> _Gegebener Text_:

-- -- --

# Hudson - start all jobs



## bygones (11. Jun 2010)

Hallo,

kann man im Hudson alle konfigurierten Jobs auf einmal starten lassen ? 

Danke


----------



## Wildcard (11. Jun 2010)

Es ist recht einfach ein Hudson Plugin zu schreiben. Ich denke nicht das es derzeit Plugin gibt das das kann.


----------



## kama (11. Jun 2010)

Hallo,




bygones hat gesagt.:


> kann man im Hudson alle konfigurierten Jobs auf einmal starten lassen ?


Hm...wenn z.B. alle eine entsprechende Zeit für den Trigger definiert haben wäre eine Möglichkeit, die vorgeschlagene wäre eine andere...

Aber meine Frage wäre: Wozu ? 

einen Job starten ja ok...aber alle auf einmal ? Was sind das für Jobs ? 

Gruß
Karl Heinz Marbaise


----------



## Wildcard (11. Jun 2010)

Man könnte auch zB einen Parent Job definieren der alle anderen Triggert. Das geht dann ganz ohne Plugin allerdings muss man die Liste der Jobs dann selbst pflegen


----------



## bygones (12. Jun 2010)

kama hat gesagt.:


> einen Job starten ja ok...aber alle auf einmal ? Was sind das für Jobs ?

-- -- --

> _Datenauszug_:
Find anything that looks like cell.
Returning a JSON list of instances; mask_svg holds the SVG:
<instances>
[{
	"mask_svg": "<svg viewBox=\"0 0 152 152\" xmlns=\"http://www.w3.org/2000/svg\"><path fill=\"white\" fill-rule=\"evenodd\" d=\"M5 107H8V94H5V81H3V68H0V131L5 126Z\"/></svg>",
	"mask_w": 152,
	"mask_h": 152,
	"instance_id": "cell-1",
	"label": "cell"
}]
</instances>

-- -- --

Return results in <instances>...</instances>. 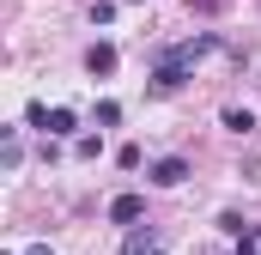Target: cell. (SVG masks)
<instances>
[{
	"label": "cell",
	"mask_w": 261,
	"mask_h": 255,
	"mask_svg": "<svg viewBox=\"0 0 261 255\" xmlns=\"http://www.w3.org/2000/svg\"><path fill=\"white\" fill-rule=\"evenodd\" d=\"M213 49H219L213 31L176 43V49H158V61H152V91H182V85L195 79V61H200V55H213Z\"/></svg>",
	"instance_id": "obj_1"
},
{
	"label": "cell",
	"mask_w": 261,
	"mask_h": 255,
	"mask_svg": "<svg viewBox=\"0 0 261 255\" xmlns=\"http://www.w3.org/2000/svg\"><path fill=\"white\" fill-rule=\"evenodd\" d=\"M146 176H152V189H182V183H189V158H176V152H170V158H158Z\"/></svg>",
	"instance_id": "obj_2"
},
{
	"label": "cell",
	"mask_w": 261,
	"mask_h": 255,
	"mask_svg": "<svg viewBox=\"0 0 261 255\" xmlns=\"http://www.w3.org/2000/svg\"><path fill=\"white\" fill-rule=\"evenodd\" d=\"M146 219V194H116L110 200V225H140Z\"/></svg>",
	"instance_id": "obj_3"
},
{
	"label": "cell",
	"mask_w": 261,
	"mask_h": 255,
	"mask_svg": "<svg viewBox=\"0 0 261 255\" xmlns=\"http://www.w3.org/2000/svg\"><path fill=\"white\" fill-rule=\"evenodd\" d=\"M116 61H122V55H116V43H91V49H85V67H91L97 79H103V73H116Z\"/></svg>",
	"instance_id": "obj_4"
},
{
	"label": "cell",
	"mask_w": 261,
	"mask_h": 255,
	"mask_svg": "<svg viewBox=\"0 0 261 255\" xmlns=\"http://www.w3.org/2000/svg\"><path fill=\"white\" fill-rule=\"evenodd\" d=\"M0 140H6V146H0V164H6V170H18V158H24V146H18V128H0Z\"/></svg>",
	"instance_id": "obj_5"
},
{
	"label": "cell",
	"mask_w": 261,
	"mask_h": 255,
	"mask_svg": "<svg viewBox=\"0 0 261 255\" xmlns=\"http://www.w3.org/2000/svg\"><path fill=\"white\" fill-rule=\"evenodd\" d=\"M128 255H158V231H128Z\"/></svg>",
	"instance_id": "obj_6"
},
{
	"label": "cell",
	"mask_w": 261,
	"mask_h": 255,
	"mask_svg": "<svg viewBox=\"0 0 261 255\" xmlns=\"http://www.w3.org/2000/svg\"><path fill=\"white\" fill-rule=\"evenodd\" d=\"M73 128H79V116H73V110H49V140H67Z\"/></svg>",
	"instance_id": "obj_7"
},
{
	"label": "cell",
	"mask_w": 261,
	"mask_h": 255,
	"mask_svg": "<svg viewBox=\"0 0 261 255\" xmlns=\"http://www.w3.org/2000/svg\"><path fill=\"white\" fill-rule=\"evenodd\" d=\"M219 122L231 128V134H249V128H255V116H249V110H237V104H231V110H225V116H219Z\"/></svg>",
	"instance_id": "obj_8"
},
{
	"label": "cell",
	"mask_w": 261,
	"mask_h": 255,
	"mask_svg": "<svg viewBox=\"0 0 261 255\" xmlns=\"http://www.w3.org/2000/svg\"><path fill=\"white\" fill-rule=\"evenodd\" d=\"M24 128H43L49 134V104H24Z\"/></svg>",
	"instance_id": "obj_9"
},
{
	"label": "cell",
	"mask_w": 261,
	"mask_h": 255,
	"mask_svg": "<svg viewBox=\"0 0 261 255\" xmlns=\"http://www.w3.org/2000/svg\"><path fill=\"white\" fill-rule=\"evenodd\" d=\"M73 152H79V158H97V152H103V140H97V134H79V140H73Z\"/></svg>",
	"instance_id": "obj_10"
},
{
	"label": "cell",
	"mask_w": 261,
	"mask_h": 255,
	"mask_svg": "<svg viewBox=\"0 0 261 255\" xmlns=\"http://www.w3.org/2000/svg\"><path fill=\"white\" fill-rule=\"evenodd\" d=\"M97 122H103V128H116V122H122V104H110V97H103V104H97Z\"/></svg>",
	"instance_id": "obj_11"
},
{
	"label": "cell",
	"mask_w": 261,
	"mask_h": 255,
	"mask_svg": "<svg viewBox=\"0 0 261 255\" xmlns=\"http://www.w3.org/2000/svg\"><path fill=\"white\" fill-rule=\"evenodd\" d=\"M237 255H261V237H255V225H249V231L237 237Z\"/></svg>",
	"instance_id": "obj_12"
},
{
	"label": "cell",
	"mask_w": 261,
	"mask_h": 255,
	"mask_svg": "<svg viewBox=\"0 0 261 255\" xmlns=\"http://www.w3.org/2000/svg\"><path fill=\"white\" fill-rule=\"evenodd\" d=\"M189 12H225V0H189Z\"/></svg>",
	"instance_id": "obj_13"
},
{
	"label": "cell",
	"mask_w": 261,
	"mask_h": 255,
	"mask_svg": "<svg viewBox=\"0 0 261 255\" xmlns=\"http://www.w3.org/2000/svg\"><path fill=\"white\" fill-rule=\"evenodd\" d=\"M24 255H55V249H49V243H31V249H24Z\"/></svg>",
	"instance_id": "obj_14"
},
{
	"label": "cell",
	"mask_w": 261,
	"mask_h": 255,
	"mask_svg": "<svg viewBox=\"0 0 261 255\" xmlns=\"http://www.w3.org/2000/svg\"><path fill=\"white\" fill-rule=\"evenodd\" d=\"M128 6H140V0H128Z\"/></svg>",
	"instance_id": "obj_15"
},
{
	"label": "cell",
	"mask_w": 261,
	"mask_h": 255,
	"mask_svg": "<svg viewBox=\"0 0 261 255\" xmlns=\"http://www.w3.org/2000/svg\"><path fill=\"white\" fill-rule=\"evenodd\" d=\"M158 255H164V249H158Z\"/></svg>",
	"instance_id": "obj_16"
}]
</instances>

-- -- --

> _Aufgabe 1_:
Welche Möglichkeit ohne Plugin nennt Wildcard im Forumsthread über Hudson, um alle Jobs zu starten?
> _Aufgabe 2_:
Gib aus dem Forumsthread über Hudson den Abschnitt von „## kama (11.“ bis einschließlich „wäre eine andere...“ wortgetreu wieder.

> _Lösung 1_:
Man definiert einen Parent Job, der alle anderen Jobs triggert.

> _Lösung 2_:
## kama (11. Jun 2010)

Hallo,




bygones hat gesagt.:


> kann man im Hudson alle konfigurierten Jobs auf einmal starten lassen ?


Hm...wenn z.B. alle eine entsprechende Zeit für den Trigger definiert haben wäre eine Möglichkeit, die vorgeschlagene wäre eine andere...